╭─ TEXT BLOCK

In March of the quarter, Choom broke ground on it first Toronto flagship location in Liberty Village. With construction 90% complete, a summer opening is expected. Choom’s Hamilton location is next in the pipeline. With its building permit secured, construction for the location is currently out for tender.
Cautionary Statement on Forward-looking information
This news release contains forward-looking information relating to the Company’s proposed activities and other statements that are not historical facts. Forward-looking information relates to management’s outlook and anticipated events or results and includes statements or information regarding the future or prospects of the Company. Although management of the Company has attempted to identify important factors that could cause actual results to differ materially from those contained in forward looking information, there may be other factors that cause results not to be as anticipated, estimated or intended. These factors include risks and uncertainties associated with or arising as a result of delays in obtaining or an inability to obtain required regulatory approvals, access to sufficient quantities of cannabis, the results of diligence investigations, the actions of third parties, the results of negotiations with third parties, developments in the cannabis sector, the ability to access sufficient capital from internal and external sources, reliance on key personnel, regulatory risks and delays and other risks and uncertainties discussed in the management discussion and analysis section of the Company’s interim and most recent annual financial statement or other reports and filings, including those made with the CSE and applicable Canadian securities regulators. There can be no assurance that such forward looking information will prove to be accurate, as actual results and future events could differ materially from those anticipated in such statements. Accordingly, readers should not place undue reliance on forward looking information.

╰─
╭─ DATA SUPPLIED

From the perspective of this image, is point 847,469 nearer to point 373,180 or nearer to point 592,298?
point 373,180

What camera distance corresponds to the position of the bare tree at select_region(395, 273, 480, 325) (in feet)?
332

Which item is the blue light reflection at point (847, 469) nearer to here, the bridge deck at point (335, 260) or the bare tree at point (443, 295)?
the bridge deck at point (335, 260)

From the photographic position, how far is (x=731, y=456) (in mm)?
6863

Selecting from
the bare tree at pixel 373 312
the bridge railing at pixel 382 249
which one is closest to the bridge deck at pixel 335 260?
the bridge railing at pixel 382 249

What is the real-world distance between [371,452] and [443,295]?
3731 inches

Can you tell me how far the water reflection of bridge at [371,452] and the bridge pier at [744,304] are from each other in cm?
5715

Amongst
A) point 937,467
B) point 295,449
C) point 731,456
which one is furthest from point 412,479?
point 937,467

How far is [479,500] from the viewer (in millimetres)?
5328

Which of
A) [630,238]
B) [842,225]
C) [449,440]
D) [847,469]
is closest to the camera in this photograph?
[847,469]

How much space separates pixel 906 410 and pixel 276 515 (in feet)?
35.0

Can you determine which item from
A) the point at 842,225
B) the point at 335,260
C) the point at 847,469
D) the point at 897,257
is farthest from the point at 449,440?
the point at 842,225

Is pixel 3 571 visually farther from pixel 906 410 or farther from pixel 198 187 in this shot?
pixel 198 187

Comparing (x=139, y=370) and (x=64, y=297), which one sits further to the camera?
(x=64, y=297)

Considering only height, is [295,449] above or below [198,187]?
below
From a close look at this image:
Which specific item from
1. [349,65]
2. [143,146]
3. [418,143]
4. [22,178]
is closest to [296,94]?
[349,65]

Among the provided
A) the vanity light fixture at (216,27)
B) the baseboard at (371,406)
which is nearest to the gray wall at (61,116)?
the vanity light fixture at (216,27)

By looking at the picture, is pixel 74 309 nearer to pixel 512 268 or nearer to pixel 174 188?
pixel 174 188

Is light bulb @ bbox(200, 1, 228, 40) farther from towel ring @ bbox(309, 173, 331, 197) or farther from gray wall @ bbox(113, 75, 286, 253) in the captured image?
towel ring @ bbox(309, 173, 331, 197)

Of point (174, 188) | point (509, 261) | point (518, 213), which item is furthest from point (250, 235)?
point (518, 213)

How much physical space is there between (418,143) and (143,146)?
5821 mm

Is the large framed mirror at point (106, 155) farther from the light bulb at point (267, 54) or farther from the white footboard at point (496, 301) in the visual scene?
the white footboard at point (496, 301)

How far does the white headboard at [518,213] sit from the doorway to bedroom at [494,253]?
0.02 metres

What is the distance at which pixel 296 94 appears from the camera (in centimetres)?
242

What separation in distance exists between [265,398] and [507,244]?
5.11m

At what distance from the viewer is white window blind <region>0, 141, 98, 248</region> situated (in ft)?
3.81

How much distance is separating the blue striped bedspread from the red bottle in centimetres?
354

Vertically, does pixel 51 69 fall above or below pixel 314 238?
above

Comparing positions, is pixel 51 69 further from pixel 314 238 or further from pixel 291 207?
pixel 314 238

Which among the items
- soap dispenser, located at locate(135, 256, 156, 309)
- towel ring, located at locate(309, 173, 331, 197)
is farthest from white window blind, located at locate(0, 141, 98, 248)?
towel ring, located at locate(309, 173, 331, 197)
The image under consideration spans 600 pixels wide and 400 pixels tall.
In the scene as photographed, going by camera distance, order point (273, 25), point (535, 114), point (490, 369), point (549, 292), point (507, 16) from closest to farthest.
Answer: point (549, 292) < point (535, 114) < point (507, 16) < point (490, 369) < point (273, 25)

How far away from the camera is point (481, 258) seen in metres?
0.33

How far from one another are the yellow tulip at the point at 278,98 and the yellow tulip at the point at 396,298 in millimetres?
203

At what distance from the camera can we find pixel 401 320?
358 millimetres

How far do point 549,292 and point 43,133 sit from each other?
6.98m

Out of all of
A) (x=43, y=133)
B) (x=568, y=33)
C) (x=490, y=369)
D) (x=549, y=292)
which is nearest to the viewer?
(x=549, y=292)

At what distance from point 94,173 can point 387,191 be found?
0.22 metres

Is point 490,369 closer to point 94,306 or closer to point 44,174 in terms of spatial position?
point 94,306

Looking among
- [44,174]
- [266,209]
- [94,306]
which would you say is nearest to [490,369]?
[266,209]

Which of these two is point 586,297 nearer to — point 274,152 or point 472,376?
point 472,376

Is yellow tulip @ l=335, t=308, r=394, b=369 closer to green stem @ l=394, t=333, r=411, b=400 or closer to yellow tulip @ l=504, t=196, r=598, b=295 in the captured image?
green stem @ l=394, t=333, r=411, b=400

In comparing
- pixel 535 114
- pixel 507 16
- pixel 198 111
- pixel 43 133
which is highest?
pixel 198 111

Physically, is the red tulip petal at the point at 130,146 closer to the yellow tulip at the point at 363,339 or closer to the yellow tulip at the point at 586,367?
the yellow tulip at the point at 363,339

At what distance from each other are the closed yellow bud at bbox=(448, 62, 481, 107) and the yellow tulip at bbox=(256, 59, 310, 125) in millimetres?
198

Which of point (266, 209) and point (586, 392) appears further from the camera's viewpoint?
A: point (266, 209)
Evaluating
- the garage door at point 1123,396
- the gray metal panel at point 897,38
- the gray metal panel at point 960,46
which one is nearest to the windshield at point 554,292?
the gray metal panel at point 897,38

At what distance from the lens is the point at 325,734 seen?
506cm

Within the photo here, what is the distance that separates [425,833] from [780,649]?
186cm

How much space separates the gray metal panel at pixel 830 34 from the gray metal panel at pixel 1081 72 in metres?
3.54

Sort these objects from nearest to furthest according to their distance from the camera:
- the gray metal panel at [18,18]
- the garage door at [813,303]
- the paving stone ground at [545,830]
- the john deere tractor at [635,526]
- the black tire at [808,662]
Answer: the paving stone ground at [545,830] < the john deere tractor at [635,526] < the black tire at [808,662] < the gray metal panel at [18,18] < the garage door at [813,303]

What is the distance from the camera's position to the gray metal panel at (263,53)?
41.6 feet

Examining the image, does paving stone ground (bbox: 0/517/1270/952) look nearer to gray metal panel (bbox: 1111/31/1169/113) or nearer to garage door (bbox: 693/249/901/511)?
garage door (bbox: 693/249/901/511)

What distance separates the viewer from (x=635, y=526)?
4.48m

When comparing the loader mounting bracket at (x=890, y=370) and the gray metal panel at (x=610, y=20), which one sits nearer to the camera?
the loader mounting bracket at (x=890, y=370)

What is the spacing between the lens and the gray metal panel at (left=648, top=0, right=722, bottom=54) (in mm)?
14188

╰─

◆ **EXERCISE A**:
According to the news release, what percentage of construction on Choom's Toronto flagship location in Liberty Village is complete?
◆ **EXERCISE B**:
Transcribe the part of the news release that opens with the words "In March of" and closes with "out for tender.".

◆ **ANSWER A**:
90%

◆ **ANSWER B**:
In March of the quarter, Choom broke ground on it first Toronto flagship location in Liberty Village. With construction 90% complete, a summer opening is expected. Choom’s Hamilton location is next in the pipeline. With its building permit secured, construction for the location is currently out for tender.